You can see a document as an object or associative array like in PHP. To understand better this concept, here is the definition of a "person" document:

$person = array(

    "name" => "Cesar Rodas",
    "country" => "Paraguay",
    "languages" => array("Spanish", "English", "Guarani"),
);

Documents do not have a predefined schema like relational database tables. Documents can have multiple properties. Documents can also be grouped in collections. The term collection is used from now on distinguish from the tables used by relational databases to store records with a fixed number of fields.

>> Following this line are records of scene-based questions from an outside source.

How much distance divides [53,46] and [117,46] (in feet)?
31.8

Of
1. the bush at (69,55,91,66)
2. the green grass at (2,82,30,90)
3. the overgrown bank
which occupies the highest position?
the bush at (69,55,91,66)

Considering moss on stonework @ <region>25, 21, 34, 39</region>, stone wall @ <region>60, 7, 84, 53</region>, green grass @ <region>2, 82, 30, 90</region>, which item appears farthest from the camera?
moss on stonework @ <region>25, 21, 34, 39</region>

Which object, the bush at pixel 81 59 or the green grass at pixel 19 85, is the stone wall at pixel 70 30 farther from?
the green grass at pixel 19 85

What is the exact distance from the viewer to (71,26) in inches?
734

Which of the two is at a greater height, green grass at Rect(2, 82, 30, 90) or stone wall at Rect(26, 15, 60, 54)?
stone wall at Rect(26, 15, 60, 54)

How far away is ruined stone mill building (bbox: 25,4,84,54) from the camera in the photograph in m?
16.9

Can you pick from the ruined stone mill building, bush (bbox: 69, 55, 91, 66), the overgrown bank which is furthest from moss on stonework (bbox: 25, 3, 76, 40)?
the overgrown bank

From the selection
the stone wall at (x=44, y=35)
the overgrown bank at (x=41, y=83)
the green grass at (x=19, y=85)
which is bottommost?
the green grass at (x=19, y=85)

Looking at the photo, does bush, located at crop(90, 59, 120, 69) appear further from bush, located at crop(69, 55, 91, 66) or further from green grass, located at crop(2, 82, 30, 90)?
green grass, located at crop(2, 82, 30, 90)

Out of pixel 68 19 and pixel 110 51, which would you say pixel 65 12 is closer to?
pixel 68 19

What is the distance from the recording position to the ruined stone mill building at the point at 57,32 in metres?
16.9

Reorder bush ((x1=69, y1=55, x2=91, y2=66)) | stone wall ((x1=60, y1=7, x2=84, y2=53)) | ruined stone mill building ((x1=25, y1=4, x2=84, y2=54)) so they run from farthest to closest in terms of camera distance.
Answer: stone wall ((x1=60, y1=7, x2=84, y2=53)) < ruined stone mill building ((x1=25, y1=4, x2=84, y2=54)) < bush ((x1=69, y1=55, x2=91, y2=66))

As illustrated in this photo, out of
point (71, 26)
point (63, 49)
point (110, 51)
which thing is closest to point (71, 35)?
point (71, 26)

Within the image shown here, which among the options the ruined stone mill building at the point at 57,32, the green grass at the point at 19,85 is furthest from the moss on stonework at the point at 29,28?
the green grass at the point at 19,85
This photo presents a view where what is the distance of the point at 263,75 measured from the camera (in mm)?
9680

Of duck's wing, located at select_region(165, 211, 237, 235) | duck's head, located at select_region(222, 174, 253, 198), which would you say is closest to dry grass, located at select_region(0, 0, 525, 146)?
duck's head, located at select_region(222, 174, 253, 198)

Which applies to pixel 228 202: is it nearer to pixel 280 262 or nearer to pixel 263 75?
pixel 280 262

Another important characteristic of documents is that they can have sub-documents. Sub-documents are used in the place parent-child tables used with relational databases.

MongoDB

MongoDB is a very interesting document-oriented database implementation for several reasons:
  • It uses JSON, instead of XML
  • It is fast, as it is written in C++
  • Supports index definitions
  • Provides an easy to use query interface, very similar to some database abstraction layers
  • Supports operations with sub-documents
  • Provides a native PHP extension
  • Supports auto-sharding
  • Supports map-reduce for data transformation

Installation

Installing the MongoDB server is very easy but it outside the scope of this article to describe the process. You can grab the latest version of its source code and build MongoDB server following the instructions in the README file. You can also download and install prepackaged binaries for your platform.

The PHP MongoDB client extension can be installed using the pecl command:

pecl install mongo

Alternatively, you can grab PHP MongoDB extension source code and install it yourself:

phpize
./configure --enable-mongo
make install

Basic usage

Connecting to a database

As explained above, MongoDB manages documents, which for PHP developers are like simple associative arrays. This means that all operations with MongoDB are defined using arrays, even for queries. 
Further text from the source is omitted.